Based on the findings of the ProCESS trial, combined with the subsequent ARISE and ProMISe trials, how should the Surviving Sepsis Campaign (SSC) guidelines be updated regarding resuscitation targets, and what level of evidence supports these changes?

Key Response

The convergence of ProCESS, ARISE, and ProMISe provides high-quality evidence to strongly recommend against the routine use of CVP and ScvO2 targets for sepsis resuscitation.
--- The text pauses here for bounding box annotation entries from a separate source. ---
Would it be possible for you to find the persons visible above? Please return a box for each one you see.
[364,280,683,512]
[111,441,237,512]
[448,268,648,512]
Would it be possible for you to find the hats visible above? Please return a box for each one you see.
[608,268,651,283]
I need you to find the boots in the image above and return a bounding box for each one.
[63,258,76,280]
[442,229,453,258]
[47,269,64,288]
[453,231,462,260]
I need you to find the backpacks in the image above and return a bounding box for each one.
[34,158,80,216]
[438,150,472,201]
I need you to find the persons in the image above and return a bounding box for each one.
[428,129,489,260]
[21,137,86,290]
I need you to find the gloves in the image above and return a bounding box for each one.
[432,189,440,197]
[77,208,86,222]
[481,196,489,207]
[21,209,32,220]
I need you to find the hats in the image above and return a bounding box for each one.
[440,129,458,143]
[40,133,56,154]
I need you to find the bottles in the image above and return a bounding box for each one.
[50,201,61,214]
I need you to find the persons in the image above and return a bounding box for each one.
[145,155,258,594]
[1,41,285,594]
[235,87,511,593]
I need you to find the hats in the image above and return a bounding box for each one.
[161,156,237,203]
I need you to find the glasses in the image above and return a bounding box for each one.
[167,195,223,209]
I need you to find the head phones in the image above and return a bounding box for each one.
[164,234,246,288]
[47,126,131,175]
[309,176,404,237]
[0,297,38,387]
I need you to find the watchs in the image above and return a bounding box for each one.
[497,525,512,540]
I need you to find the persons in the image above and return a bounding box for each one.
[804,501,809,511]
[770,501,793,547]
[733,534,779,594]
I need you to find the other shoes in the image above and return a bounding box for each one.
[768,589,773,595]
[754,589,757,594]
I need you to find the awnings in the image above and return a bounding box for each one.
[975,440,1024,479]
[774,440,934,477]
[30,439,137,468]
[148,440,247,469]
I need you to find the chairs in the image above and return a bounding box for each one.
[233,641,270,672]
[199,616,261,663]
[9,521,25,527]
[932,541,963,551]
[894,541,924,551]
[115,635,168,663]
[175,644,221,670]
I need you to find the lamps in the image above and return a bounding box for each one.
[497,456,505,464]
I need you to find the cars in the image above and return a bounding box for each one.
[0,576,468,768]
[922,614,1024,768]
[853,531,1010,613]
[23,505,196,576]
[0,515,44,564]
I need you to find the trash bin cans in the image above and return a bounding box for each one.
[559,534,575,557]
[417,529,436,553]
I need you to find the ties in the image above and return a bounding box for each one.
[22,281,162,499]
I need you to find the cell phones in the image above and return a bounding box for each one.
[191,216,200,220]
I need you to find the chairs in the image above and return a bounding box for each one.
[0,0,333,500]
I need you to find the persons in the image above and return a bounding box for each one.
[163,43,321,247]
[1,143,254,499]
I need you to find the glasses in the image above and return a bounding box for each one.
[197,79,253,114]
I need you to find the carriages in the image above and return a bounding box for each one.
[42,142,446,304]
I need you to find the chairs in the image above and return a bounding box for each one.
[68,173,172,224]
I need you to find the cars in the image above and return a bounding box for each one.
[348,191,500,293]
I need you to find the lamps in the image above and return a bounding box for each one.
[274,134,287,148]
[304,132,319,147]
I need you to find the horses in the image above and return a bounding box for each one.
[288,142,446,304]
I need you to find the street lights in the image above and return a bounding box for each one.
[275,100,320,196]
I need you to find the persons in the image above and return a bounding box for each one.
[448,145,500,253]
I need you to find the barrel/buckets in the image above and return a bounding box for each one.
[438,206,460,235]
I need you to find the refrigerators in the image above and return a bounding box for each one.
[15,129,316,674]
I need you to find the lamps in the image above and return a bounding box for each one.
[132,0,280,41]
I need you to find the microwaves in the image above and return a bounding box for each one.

Consequently, the SSC guidelines were updated to remove the requirement for these specific hemodynamic targets, instead recommending a generalized target of MAP >= 65 mm Hg and guiding fluid resuscitation through dynamic measures of fluid responsiveness.

Clinical Landscape

Noteworthy Related Trials

2001

Rivers Trial

n = 263 · NEJM

Tested

Early Goal-Directed Therapy (EGDT)

Population

Patients with severe sepsis or septic shock

Comparator

Standard therapy

Endpoint

In-hospital mortality

Key result: EGDT significantly reduced in-hospital mortality compared to standard therapy (30.5% vs 46.5%).
2014

ARISE Trial

n = 1591 · NEJM

Tested

Early Goal-Directed Therapy (EGDT)

Population

Patients with early septic shock

Comparator

Usual care

Endpoint

90-day all-cause mortality

Key result: There was no significant difference in 90-day mortality between the EGDT group and the usual-care group (18.6% vs 18.8%).
2015

ProMISe Trial

n = 1260 · NEJM

Tested

Early Goal-Directed Therapy (EGDT)

Population

Patients with early septic shock

Comparator

Usual resuscitation

Endpoint

90-day all-cause mortality

Key result: EGDT did not reduce all-cause mortality at 90 days compared with usual resuscitation and was associated with increased costs.